A bankrupt who claimed that noise attributed to her unauthorised rooster was in fact made by her peacock, which was disturbed by someone pulling feathers from a kookaburra, has been declared a vexatious litigant by the Federal Court.
In earlier proceedings, a NSW court had verified the identity of a rooster on her property as being one and the same rooster that she was ordered to remove in those proceedings: see A bankrupt and ‘one rooster, one peacock, three ducks, and 22 chickens …’ .

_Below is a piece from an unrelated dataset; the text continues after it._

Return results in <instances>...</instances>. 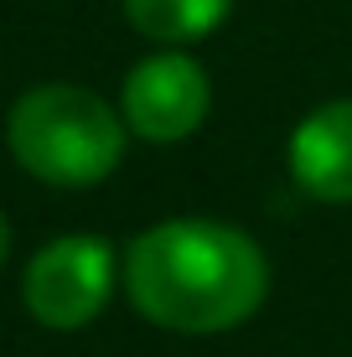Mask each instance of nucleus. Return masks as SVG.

As Justice Wheelahan of the Federal Court explained, she
‘continues to dispute the allegations in relation to her rooster, and disputes that her rooster, which she claimed was kept inside her house in a box, could be heard by any complainant. [She] stated in her affidavit that she kept a peacock which made its resting place in a tree outside her bedroom window. She claimed that the noise that was heard and attributed to her rooster was in fact caused purposely by an unidentified person pulling feathers from a kookaburra, which disturbed her peacock causing it to make some noise, and that the noise was not caused by her rooster.’
The Court acted under s 37AO of the Federal Court of Australia Act on its own initiative, with submissions in support made by the bankruptcy trustee.

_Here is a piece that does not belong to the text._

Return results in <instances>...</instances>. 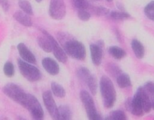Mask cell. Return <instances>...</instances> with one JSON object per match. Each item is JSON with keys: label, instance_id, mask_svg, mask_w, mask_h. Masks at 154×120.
Listing matches in <instances>:
<instances>
[{"label": "cell", "instance_id": "1", "mask_svg": "<svg viewBox=\"0 0 154 120\" xmlns=\"http://www.w3.org/2000/svg\"><path fill=\"white\" fill-rule=\"evenodd\" d=\"M100 91L105 107L112 108L116 100V91L112 81L106 76H103L100 80Z\"/></svg>", "mask_w": 154, "mask_h": 120}, {"label": "cell", "instance_id": "2", "mask_svg": "<svg viewBox=\"0 0 154 120\" xmlns=\"http://www.w3.org/2000/svg\"><path fill=\"white\" fill-rule=\"evenodd\" d=\"M65 52L70 57L79 60L83 61L86 58V48L83 43H81L79 41L71 40L65 43Z\"/></svg>", "mask_w": 154, "mask_h": 120}, {"label": "cell", "instance_id": "3", "mask_svg": "<svg viewBox=\"0 0 154 120\" xmlns=\"http://www.w3.org/2000/svg\"><path fill=\"white\" fill-rule=\"evenodd\" d=\"M18 67L21 74L29 81L34 82L41 79V72L38 68L32 65L31 63L19 59L18 60Z\"/></svg>", "mask_w": 154, "mask_h": 120}, {"label": "cell", "instance_id": "4", "mask_svg": "<svg viewBox=\"0 0 154 120\" xmlns=\"http://www.w3.org/2000/svg\"><path fill=\"white\" fill-rule=\"evenodd\" d=\"M3 92L9 97L11 99L15 101L16 103L20 104L21 106H23L27 93H25L19 86L14 83H8L3 88Z\"/></svg>", "mask_w": 154, "mask_h": 120}, {"label": "cell", "instance_id": "5", "mask_svg": "<svg viewBox=\"0 0 154 120\" xmlns=\"http://www.w3.org/2000/svg\"><path fill=\"white\" fill-rule=\"evenodd\" d=\"M80 99L85 107V109L87 111L88 117L90 120H100L102 119V118L100 117V115L97 113L94 100L91 97V95L86 91V90H82L80 92Z\"/></svg>", "mask_w": 154, "mask_h": 120}, {"label": "cell", "instance_id": "6", "mask_svg": "<svg viewBox=\"0 0 154 120\" xmlns=\"http://www.w3.org/2000/svg\"><path fill=\"white\" fill-rule=\"evenodd\" d=\"M32 115L34 119H42L43 118V110L42 108L38 101V99L32 94H27L25 102L23 106Z\"/></svg>", "mask_w": 154, "mask_h": 120}, {"label": "cell", "instance_id": "7", "mask_svg": "<svg viewBox=\"0 0 154 120\" xmlns=\"http://www.w3.org/2000/svg\"><path fill=\"white\" fill-rule=\"evenodd\" d=\"M77 74H78L79 78L88 85L91 94L95 95L97 93V82L95 76L93 74H91V72L88 71V69H87L85 67H81V68L78 69Z\"/></svg>", "mask_w": 154, "mask_h": 120}, {"label": "cell", "instance_id": "8", "mask_svg": "<svg viewBox=\"0 0 154 120\" xmlns=\"http://www.w3.org/2000/svg\"><path fill=\"white\" fill-rule=\"evenodd\" d=\"M49 14L55 20L62 19L66 14V5L63 0H51Z\"/></svg>", "mask_w": 154, "mask_h": 120}, {"label": "cell", "instance_id": "9", "mask_svg": "<svg viewBox=\"0 0 154 120\" xmlns=\"http://www.w3.org/2000/svg\"><path fill=\"white\" fill-rule=\"evenodd\" d=\"M42 99H43L45 108L48 110L49 114L51 116L52 118L56 119L57 118V113H58V107L56 106V103H55V101L53 99L51 92L49 91V90L43 92Z\"/></svg>", "mask_w": 154, "mask_h": 120}, {"label": "cell", "instance_id": "10", "mask_svg": "<svg viewBox=\"0 0 154 120\" xmlns=\"http://www.w3.org/2000/svg\"><path fill=\"white\" fill-rule=\"evenodd\" d=\"M48 36L51 39V46H52V52L54 54V56L56 57V59L62 62V63H66L68 61V54L66 53V52L60 47V45L59 44V43L53 38V36H51L49 33H48Z\"/></svg>", "mask_w": 154, "mask_h": 120}, {"label": "cell", "instance_id": "11", "mask_svg": "<svg viewBox=\"0 0 154 120\" xmlns=\"http://www.w3.org/2000/svg\"><path fill=\"white\" fill-rule=\"evenodd\" d=\"M42 67L44 68V70L51 75H57L60 72V66L57 63V62H55L54 60L51 59V58H44L42 61Z\"/></svg>", "mask_w": 154, "mask_h": 120}, {"label": "cell", "instance_id": "12", "mask_svg": "<svg viewBox=\"0 0 154 120\" xmlns=\"http://www.w3.org/2000/svg\"><path fill=\"white\" fill-rule=\"evenodd\" d=\"M17 50L18 52L21 56V58L29 62V63H35L36 62V59L33 55V53L27 48V46L24 43H19L17 46Z\"/></svg>", "mask_w": 154, "mask_h": 120}, {"label": "cell", "instance_id": "13", "mask_svg": "<svg viewBox=\"0 0 154 120\" xmlns=\"http://www.w3.org/2000/svg\"><path fill=\"white\" fill-rule=\"evenodd\" d=\"M131 111L134 115L135 116H143L144 111L143 109V104H142V99H141V96L139 94V92L137 91L136 94L134 95L132 102H131Z\"/></svg>", "mask_w": 154, "mask_h": 120}, {"label": "cell", "instance_id": "14", "mask_svg": "<svg viewBox=\"0 0 154 120\" xmlns=\"http://www.w3.org/2000/svg\"><path fill=\"white\" fill-rule=\"evenodd\" d=\"M90 53H91V59H92L93 63L97 66L100 65L102 62V57H103L102 48L98 44H91Z\"/></svg>", "mask_w": 154, "mask_h": 120}, {"label": "cell", "instance_id": "15", "mask_svg": "<svg viewBox=\"0 0 154 120\" xmlns=\"http://www.w3.org/2000/svg\"><path fill=\"white\" fill-rule=\"evenodd\" d=\"M43 33V36H39L37 39L39 46L46 52H52V46H51V42L50 37L48 36V33L44 30L42 31Z\"/></svg>", "mask_w": 154, "mask_h": 120}, {"label": "cell", "instance_id": "16", "mask_svg": "<svg viewBox=\"0 0 154 120\" xmlns=\"http://www.w3.org/2000/svg\"><path fill=\"white\" fill-rule=\"evenodd\" d=\"M141 96V99H142V104H143V109L144 113H148L151 111L152 109V104H151V99L148 96V93L145 91V90L143 88H139L137 90Z\"/></svg>", "mask_w": 154, "mask_h": 120}, {"label": "cell", "instance_id": "17", "mask_svg": "<svg viewBox=\"0 0 154 120\" xmlns=\"http://www.w3.org/2000/svg\"><path fill=\"white\" fill-rule=\"evenodd\" d=\"M14 19L20 23L21 24L26 26V27H31L32 25V19L29 17V15L24 13L23 11H16L14 14Z\"/></svg>", "mask_w": 154, "mask_h": 120}, {"label": "cell", "instance_id": "18", "mask_svg": "<svg viewBox=\"0 0 154 120\" xmlns=\"http://www.w3.org/2000/svg\"><path fill=\"white\" fill-rule=\"evenodd\" d=\"M131 45H132V49H133V51H134L135 56H136L138 59H143V56H144L145 51H144V47H143V45L141 43V42H139L138 40L134 39V40L132 41Z\"/></svg>", "mask_w": 154, "mask_h": 120}, {"label": "cell", "instance_id": "19", "mask_svg": "<svg viewBox=\"0 0 154 120\" xmlns=\"http://www.w3.org/2000/svg\"><path fill=\"white\" fill-rule=\"evenodd\" d=\"M72 113L70 109L68 106L62 105L58 108V113H57V118L56 119H64L69 120L71 118Z\"/></svg>", "mask_w": 154, "mask_h": 120}, {"label": "cell", "instance_id": "20", "mask_svg": "<svg viewBox=\"0 0 154 120\" xmlns=\"http://www.w3.org/2000/svg\"><path fill=\"white\" fill-rule=\"evenodd\" d=\"M116 82H117L118 86L122 89L128 88L132 85L131 79H130L129 75H127L125 73H122V74L118 75L116 78Z\"/></svg>", "mask_w": 154, "mask_h": 120}, {"label": "cell", "instance_id": "21", "mask_svg": "<svg viewBox=\"0 0 154 120\" xmlns=\"http://www.w3.org/2000/svg\"><path fill=\"white\" fill-rule=\"evenodd\" d=\"M108 52H109V53H110L115 59H116V60L123 59V58L126 55L125 52L122 48H120V47H118V46H111V47L108 49Z\"/></svg>", "mask_w": 154, "mask_h": 120}, {"label": "cell", "instance_id": "22", "mask_svg": "<svg viewBox=\"0 0 154 120\" xmlns=\"http://www.w3.org/2000/svg\"><path fill=\"white\" fill-rule=\"evenodd\" d=\"M51 92L53 93L54 96H56L58 98H64L66 95V91H65L64 88L56 82L51 83Z\"/></svg>", "mask_w": 154, "mask_h": 120}, {"label": "cell", "instance_id": "23", "mask_svg": "<svg viewBox=\"0 0 154 120\" xmlns=\"http://www.w3.org/2000/svg\"><path fill=\"white\" fill-rule=\"evenodd\" d=\"M18 5L19 7L22 9V11H23L24 13H26L27 14H30L32 15L33 14V10H32V7L31 5V4L26 1V0H19L18 1Z\"/></svg>", "mask_w": 154, "mask_h": 120}, {"label": "cell", "instance_id": "24", "mask_svg": "<svg viewBox=\"0 0 154 120\" xmlns=\"http://www.w3.org/2000/svg\"><path fill=\"white\" fill-rule=\"evenodd\" d=\"M106 119L125 120L126 119V115L125 114V112H123L121 110H116V111H113L110 114V116L106 118Z\"/></svg>", "mask_w": 154, "mask_h": 120}, {"label": "cell", "instance_id": "25", "mask_svg": "<svg viewBox=\"0 0 154 120\" xmlns=\"http://www.w3.org/2000/svg\"><path fill=\"white\" fill-rule=\"evenodd\" d=\"M145 15L152 21H154V1L150 2L144 8Z\"/></svg>", "mask_w": 154, "mask_h": 120}, {"label": "cell", "instance_id": "26", "mask_svg": "<svg viewBox=\"0 0 154 120\" xmlns=\"http://www.w3.org/2000/svg\"><path fill=\"white\" fill-rule=\"evenodd\" d=\"M110 16H111V18L115 19V20H125V19L130 17V15L127 13L119 12V11H112L110 13Z\"/></svg>", "mask_w": 154, "mask_h": 120}, {"label": "cell", "instance_id": "27", "mask_svg": "<svg viewBox=\"0 0 154 120\" xmlns=\"http://www.w3.org/2000/svg\"><path fill=\"white\" fill-rule=\"evenodd\" d=\"M4 73L7 77H13L14 74V67L12 62H7L4 65Z\"/></svg>", "mask_w": 154, "mask_h": 120}, {"label": "cell", "instance_id": "28", "mask_svg": "<svg viewBox=\"0 0 154 120\" xmlns=\"http://www.w3.org/2000/svg\"><path fill=\"white\" fill-rule=\"evenodd\" d=\"M73 5L78 9H88L89 6V3L88 0H71Z\"/></svg>", "mask_w": 154, "mask_h": 120}, {"label": "cell", "instance_id": "29", "mask_svg": "<svg viewBox=\"0 0 154 120\" xmlns=\"http://www.w3.org/2000/svg\"><path fill=\"white\" fill-rule=\"evenodd\" d=\"M78 16L82 21H88L90 19V13L87 9H79L78 10Z\"/></svg>", "mask_w": 154, "mask_h": 120}, {"label": "cell", "instance_id": "30", "mask_svg": "<svg viewBox=\"0 0 154 120\" xmlns=\"http://www.w3.org/2000/svg\"><path fill=\"white\" fill-rule=\"evenodd\" d=\"M93 11L94 13L97 14V15H106L109 11L107 8L106 7H103V6H97V7H94L93 8Z\"/></svg>", "mask_w": 154, "mask_h": 120}, {"label": "cell", "instance_id": "31", "mask_svg": "<svg viewBox=\"0 0 154 120\" xmlns=\"http://www.w3.org/2000/svg\"><path fill=\"white\" fill-rule=\"evenodd\" d=\"M143 89L145 90V91L147 93H150L152 95H154V82H152V81L147 82L144 85V88Z\"/></svg>", "mask_w": 154, "mask_h": 120}, {"label": "cell", "instance_id": "32", "mask_svg": "<svg viewBox=\"0 0 154 120\" xmlns=\"http://www.w3.org/2000/svg\"><path fill=\"white\" fill-rule=\"evenodd\" d=\"M151 104H152V109H154V96L152 97V99H151Z\"/></svg>", "mask_w": 154, "mask_h": 120}, {"label": "cell", "instance_id": "33", "mask_svg": "<svg viewBox=\"0 0 154 120\" xmlns=\"http://www.w3.org/2000/svg\"><path fill=\"white\" fill-rule=\"evenodd\" d=\"M35 1H36V2H38V3H41V2H42V0H35Z\"/></svg>", "mask_w": 154, "mask_h": 120}, {"label": "cell", "instance_id": "34", "mask_svg": "<svg viewBox=\"0 0 154 120\" xmlns=\"http://www.w3.org/2000/svg\"><path fill=\"white\" fill-rule=\"evenodd\" d=\"M106 1H108V2H112L113 0H106Z\"/></svg>", "mask_w": 154, "mask_h": 120}]
</instances>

Justice Wheelahan said that she had ‘developed a pattern of behaviour by which she does not accept the validity of orders that have been made against her, whether they be those in the Land and Environment Court, the Federal Magistrates Court, the Supreme Court of New South Wales, or this Court’. She disputed the sequestration order made against her and then refused to sign a statement of affairs.
Her challenges in the Federal Court had been ‘accompanied by highly creative but extravagant arguments that had no reasonable prospects of success’.
The Judge gave various reasons for the order declaring her vexatious, an important one being ‘protect [her] from the consequences of her own actions’.
Apart from her own costs in bringing her litigation challenges, the trustee’s accumulated costs would be paid from the funds held in the estate, which would reduce any sum to which she would be entitled should a surplus of the estate be distributed. Distribution had in fact been hindered because of her refusal to sign a statement of affairs.
The Judge suggested that she might
‘turn her attention to whether her interests are best served by signing the statement of affairs, thereby permitting the administration of her bankrupt estate to run its course, which may result in payment to [her] of the surplus ..’.
Fokas v Mansfield as Trustee of the Bankrupt Estate of Maria Fokas (No 2) [2020] FCA 30.